Concern has been raised regarding the use of data from studies where able-bodied subjects are used and results are generalized to a disabled population, particularly in relation to the use of pressure mapping (fully discussed in the SCIRE Wheeled Mobility chapter). The use of able-bodied subjects is often seen in the pressure mapping data provided by support surface manufacturers. Several studies have looked at pressure mapping comparisons between disabled and non-disabled subjects to determine if there is a difference in pressure data. Drummond (1985) compared pressure mapping values of 16 subjects with paraplegia (14 with spina bifida cystica; 2 traumatic) with 15 normal subjects .The paraplegia group was divided further into those who developed ulcers (n=10) and those who did not (n=6). In subjects with ulcerations, the posterior distribution of high pressure under the IT and coccyx areas were an average of 60% of the body weight compared to 40% in the normal group. The majority of subjects (8/10) with ulcers showed asymmetrical IT loading with greater than 30% of body weight on one IT, in contrast to 0 subjects in both the non-ulcerated and normal subjects. Further, the majority of subjects (8/10) with ulcers had greater than 11% of the weight distributed to sacral and coccyx regions compared to 2/6 non-ulcerated and 0 normal subjects (Drummond 1985).
Results of a study by Stinson et al. (2003), in which the relationship between interface pressure and body mass index, gender and seating positions were evaluated in 63 volunteer students, indicated that there was no significant relationship between average pressures and height, weight or gender. This was confirmed by a study by Karatas et al. (2008) where these same parameters were compared between 16 subjects with SCI and 18 healthy volunteer subjects. Comparing average pressure and body mass index, Stinson et al. (2003) showed significance (p<0.01) whereas the study by Karatas did not (p>0.05). Karatas et al. (2008) also used pressure mapping to examine centre of pressure displacement. Centre of pressure displacement in patients with SCI was significantly smaller in all directions than in healthy volunteers (p<0.05).
-=-=-=-=-
TASKS TO PERFORM:
[1] In the pressure mapping passage, how many subjects with SCI did Karatas et al. (2008) compare with healthy volunteers?
[2] Return everything in the pressure mapping passage from "Results of a" down to "healthy volunteers (p<0.05).", word for word.
[3] List every study the pressure mapping passage cites, giving each by its authors and year.
The material that comes next has nothing to do with this work.

INFORMATION SUPPLIED:
-=-=-=-=-
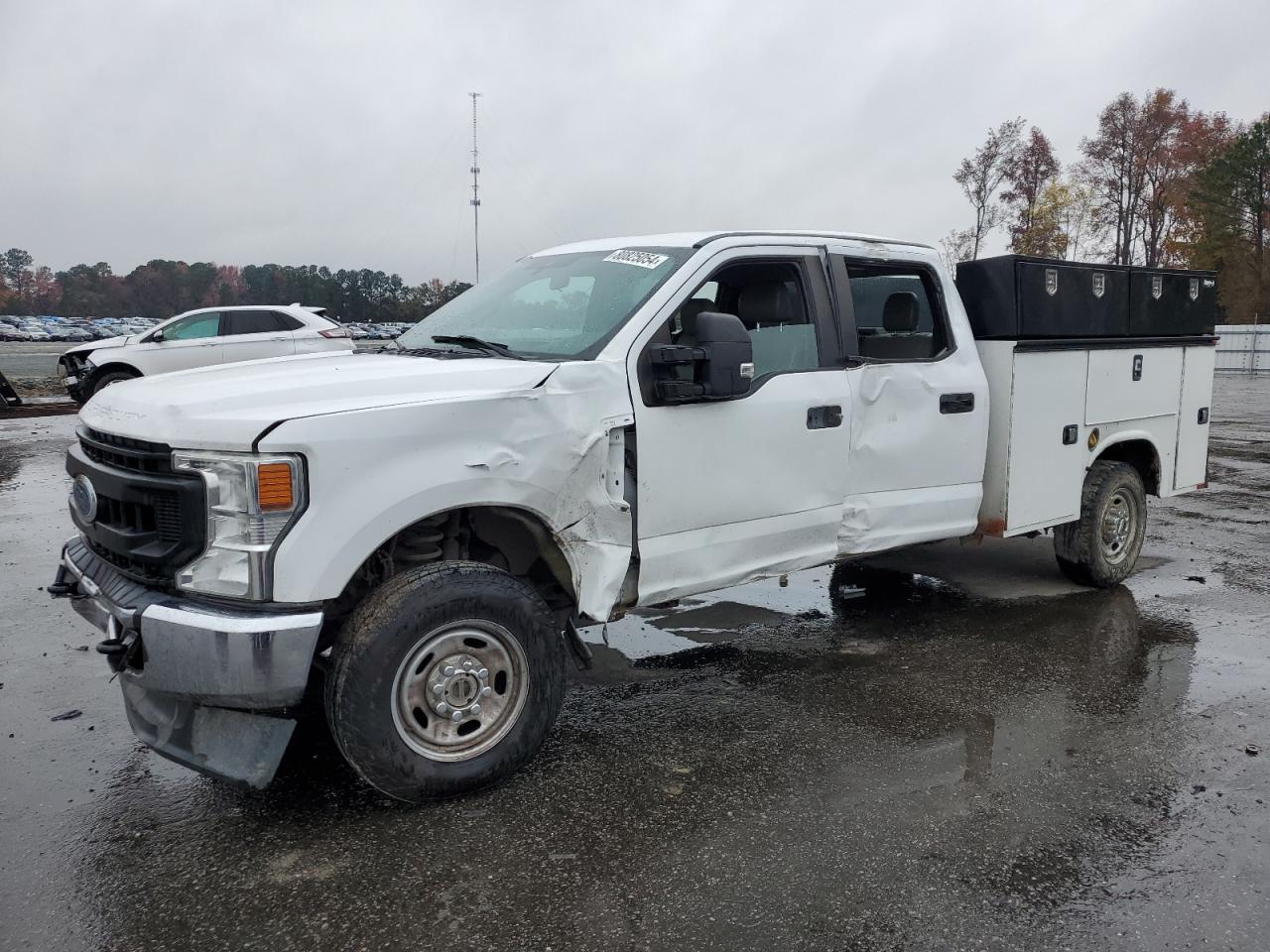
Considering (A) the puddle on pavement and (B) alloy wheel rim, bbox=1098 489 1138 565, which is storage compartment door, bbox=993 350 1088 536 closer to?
(B) alloy wheel rim, bbox=1098 489 1138 565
-=-=-=-=-
YOUR RESPONSES:
[1] 16 subjects with SCI.

[2]
Results of a study by Stinson et al. (2003), in which the relationship between interface pressure and body mass index, gender and seating positions were evaluated in 63 volunteer students, indicated that there was no significant relationship between average pressures and height, weight or gender. This was confirmed by a study by Karatas et al. (2008) where these same parameters were compared between 16 subjects with SCI and 18 healthy volunteer subjects. Comparing average pressure and body mass index, Stinson et al. (2003) showed significance (p<0.01) whereas the study by Karatas did not (p>0.05). Karatas et al. (2008) also used pressure mapping to examine centre of pressure displacement. Centre of pressure displacement in patients with SCI was significantly smaller in all directions than in healthy volunteers (p<0.05).

[3]
Drummond (1985)
Stinson et al. (2003)
Karatas et al. (2008)